New York Post columnist Larry Brooks even managed to dismiss the one title Ovechkin has now won by noting he and the Caps didn’t have to go through Henrik Lundqvist, who has won exactly zero Stanley Cups.
Yes, it took Ovechkin 13 years to finally hoist the Cup, and there were many humiliating playoff failures along the way. There were opening-round losses to the Flyers and Canadiens; second-round defeats to the Penguins and Lightning, and soul-crushing seven-game losses to Lundqvist’s Rangers in 2012, 2013 and 2015. Pittsburgh knocked the Caps out again in the second round in each of the last two years en route to two straight championships as Sidney Crosby laid claim to the title that might have been Ovechkin’s – best player in the NHL.
Meanwhile, Ovechkin’s leadership and commitment were questioned. A gifted scorer – he’s scored 50 goals or more six times and had 49 this season — he was dismissed as just another tunnel-visioned sniper who wouldn’t do the little things necessary in order to win. But in the Capitals’ five-game finals win over the Vegas Golden Knights, we saw him surrendering his body to block shots, hustling to help out his defensemen with a back-check, doing the little things, the big things, everything.

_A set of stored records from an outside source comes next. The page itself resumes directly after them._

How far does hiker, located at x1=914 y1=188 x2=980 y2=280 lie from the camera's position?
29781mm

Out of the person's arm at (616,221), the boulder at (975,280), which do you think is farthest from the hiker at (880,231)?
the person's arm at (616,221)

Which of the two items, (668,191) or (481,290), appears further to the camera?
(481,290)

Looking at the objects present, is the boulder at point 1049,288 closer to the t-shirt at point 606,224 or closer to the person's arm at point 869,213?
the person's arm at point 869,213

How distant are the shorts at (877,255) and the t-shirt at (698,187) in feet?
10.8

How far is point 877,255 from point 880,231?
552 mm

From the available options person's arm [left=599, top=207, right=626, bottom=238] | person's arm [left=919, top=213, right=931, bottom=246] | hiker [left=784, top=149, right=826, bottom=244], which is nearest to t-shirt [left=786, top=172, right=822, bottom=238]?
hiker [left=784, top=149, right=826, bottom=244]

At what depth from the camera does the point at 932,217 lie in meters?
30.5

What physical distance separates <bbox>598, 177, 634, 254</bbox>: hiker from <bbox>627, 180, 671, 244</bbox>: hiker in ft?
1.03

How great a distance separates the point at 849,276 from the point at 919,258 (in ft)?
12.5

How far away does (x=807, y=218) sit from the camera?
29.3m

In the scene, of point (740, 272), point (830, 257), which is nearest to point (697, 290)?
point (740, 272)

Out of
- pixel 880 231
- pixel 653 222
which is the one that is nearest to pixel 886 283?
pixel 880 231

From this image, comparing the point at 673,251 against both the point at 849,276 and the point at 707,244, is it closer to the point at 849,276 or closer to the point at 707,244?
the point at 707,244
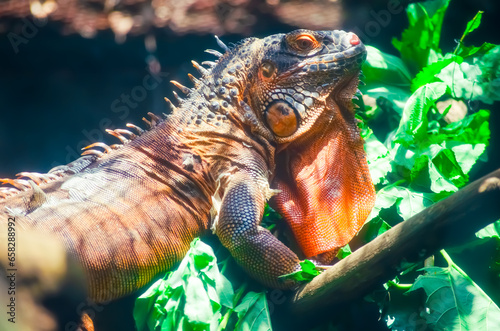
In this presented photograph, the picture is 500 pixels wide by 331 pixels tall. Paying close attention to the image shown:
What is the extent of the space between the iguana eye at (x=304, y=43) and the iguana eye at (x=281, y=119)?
16.0 inches

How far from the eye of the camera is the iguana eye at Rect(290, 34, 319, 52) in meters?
3.19

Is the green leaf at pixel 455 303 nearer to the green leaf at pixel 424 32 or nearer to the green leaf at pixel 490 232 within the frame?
the green leaf at pixel 490 232

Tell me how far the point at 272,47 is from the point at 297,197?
3.46ft

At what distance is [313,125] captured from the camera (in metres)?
3.17

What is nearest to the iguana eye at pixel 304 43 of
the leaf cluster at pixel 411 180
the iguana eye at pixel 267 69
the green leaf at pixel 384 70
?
the iguana eye at pixel 267 69

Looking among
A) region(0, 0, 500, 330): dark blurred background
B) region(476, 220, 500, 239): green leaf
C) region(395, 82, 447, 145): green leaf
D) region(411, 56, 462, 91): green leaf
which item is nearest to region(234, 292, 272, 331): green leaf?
region(476, 220, 500, 239): green leaf

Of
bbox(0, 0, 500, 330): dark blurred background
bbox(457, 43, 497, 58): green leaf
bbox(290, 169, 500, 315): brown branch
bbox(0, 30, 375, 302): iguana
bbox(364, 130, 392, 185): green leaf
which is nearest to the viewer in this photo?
bbox(290, 169, 500, 315): brown branch

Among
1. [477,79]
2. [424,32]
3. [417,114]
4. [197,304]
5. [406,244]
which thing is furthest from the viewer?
[424,32]

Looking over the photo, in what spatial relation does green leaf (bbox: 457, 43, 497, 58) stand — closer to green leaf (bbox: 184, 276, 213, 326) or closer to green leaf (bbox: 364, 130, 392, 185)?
green leaf (bbox: 364, 130, 392, 185)

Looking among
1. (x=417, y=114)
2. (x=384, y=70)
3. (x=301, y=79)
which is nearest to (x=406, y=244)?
(x=301, y=79)

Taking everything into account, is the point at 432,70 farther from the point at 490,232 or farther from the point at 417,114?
the point at 490,232

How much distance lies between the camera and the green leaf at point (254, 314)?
266 centimetres

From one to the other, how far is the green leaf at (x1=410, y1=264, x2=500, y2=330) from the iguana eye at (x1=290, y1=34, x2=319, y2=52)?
162cm

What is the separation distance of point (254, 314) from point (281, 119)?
1267 millimetres
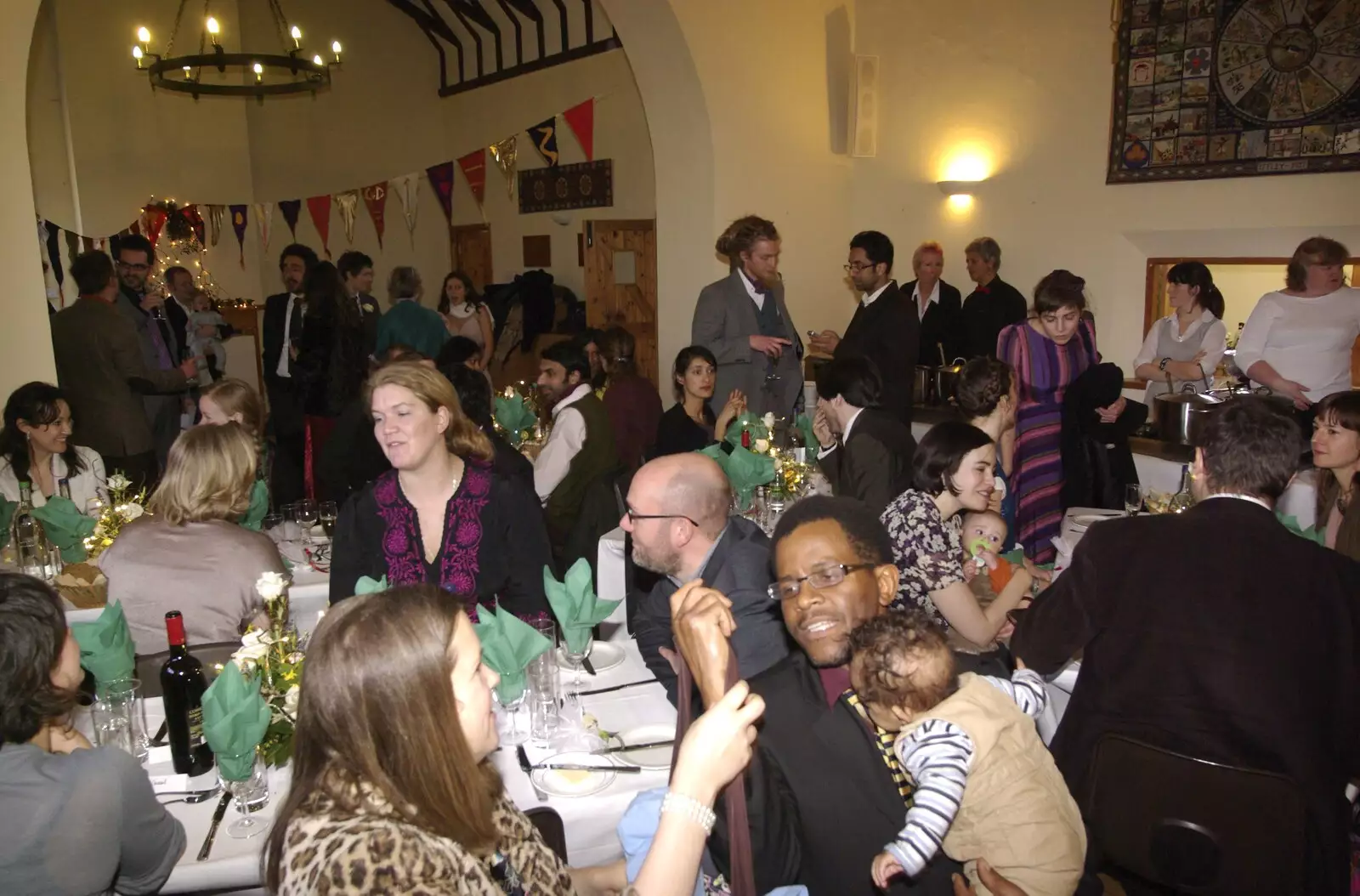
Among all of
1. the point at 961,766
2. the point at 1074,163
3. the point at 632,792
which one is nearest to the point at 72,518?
the point at 632,792

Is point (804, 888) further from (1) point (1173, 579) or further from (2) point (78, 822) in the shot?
(2) point (78, 822)

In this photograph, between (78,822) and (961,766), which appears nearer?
(78,822)

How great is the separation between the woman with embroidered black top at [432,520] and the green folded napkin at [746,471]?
1.08 metres

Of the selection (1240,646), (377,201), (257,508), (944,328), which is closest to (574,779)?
(1240,646)

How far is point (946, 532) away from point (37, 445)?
3358 millimetres

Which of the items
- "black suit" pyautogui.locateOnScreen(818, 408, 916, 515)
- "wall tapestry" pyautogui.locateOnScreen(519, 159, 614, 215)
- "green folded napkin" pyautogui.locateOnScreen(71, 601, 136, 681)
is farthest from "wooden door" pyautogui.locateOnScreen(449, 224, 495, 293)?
"green folded napkin" pyautogui.locateOnScreen(71, 601, 136, 681)

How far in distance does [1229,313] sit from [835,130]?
3967mm

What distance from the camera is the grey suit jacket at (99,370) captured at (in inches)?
191

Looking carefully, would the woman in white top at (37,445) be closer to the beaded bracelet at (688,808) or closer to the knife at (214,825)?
the knife at (214,825)

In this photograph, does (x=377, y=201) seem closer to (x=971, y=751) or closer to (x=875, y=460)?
(x=875, y=460)

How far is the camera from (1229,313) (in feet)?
27.0

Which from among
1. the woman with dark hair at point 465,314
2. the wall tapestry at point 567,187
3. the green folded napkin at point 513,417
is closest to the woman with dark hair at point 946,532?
the green folded napkin at point 513,417

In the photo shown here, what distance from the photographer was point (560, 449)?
423cm

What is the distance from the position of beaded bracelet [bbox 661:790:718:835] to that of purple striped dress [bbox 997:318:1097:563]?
3.23 metres
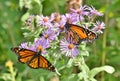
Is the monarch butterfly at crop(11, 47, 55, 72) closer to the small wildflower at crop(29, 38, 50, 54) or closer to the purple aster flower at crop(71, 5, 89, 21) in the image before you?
the small wildflower at crop(29, 38, 50, 54)

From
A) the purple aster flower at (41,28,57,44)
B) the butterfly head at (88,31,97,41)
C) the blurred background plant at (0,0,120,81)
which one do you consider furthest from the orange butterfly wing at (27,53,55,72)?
the blurred background plant at (0,0,120,81)

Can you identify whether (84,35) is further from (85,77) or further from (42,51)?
(85,77)

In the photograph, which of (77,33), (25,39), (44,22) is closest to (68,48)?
(77,33)

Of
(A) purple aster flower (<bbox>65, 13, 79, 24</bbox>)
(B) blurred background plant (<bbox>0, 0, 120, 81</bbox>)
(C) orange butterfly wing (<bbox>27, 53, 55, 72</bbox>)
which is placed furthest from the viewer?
(B) blurred background plant (<bbox>0, 0, 120, 81</bbox>)

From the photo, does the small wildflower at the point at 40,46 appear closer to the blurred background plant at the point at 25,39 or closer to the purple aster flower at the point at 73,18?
the purple aster flower at the point at 73,18

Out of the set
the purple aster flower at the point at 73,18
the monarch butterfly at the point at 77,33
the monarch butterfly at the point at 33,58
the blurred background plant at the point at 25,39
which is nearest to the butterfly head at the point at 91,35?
the monarch butterfly at the point at 77,33
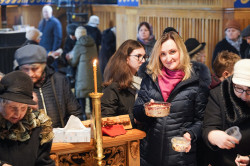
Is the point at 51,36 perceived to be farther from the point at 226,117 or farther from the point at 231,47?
the point at 226,117

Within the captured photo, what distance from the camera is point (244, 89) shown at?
9.58 feet

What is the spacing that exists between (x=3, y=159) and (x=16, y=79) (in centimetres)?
47

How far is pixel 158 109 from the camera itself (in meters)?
3.11

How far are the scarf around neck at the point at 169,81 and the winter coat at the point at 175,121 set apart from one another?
37 millimetres

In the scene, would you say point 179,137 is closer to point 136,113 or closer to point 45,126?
point 136,113

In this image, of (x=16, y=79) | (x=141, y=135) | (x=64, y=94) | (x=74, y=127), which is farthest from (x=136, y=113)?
(x=16, y=79)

Was it an evolution of his game, a long-awaited realization that he had to do more than score goals? Or was it just that it took this long to finally pay off?
In a way, it was fitting that Ovechkin won his first Cup – and the first in Capitals franchise history – on June 7. Twenty-one years ago on that same date, another guy with a “ledger of losing” also hoisted the Cup for the first time – Steve Yzerman.
Like Ovi’s Caps, Stevie Y’s Red Wings scored a lot of goals and won a lot of games, but had earned a reputation for falling apart in the playoffs. Too soft, people said. Not tough enough to win when it counts.
And like Ovi, a lot of that came back on Yzerman. He was the captain, the transcendent talent who should have been one of the game’s greats except for that big hole in his resume – the lack of a ring. Like someone else we know, his leadership was questioned, his commitment considered lacking.
But 14 years after becoming the first 18-year-old to play in the All-Star Game as a rookie, Yzerman and the Wings finally won the franchise’s first Cup in 42 years with a sweep of the Flyers. Then they won it again the next year. And a few years later, they added a third title before The Captain retired in 2006.
Yzerman is now a Detroit sports icon, a Hall of Famer who is considered by many to be one of the best two-way forwards ever. His “ledger of losing” prior to 1997 is largely forgotten.
Perhaps it will be the same for Ovechkin. Or perhaps the Caps will again falter after this breakthrough and we’ll have to read more tripe like that in Saturday’s Post.
But Ovechkin’s name is on Lord Stanley’s Cup, and it cannot now be erased. He’s earned the right to celebrate – and you’d better believe he is, as the photos of him doing keg stands out of the Cup at a Nationals game will attest. He’s earned the right to be remembered as a champion.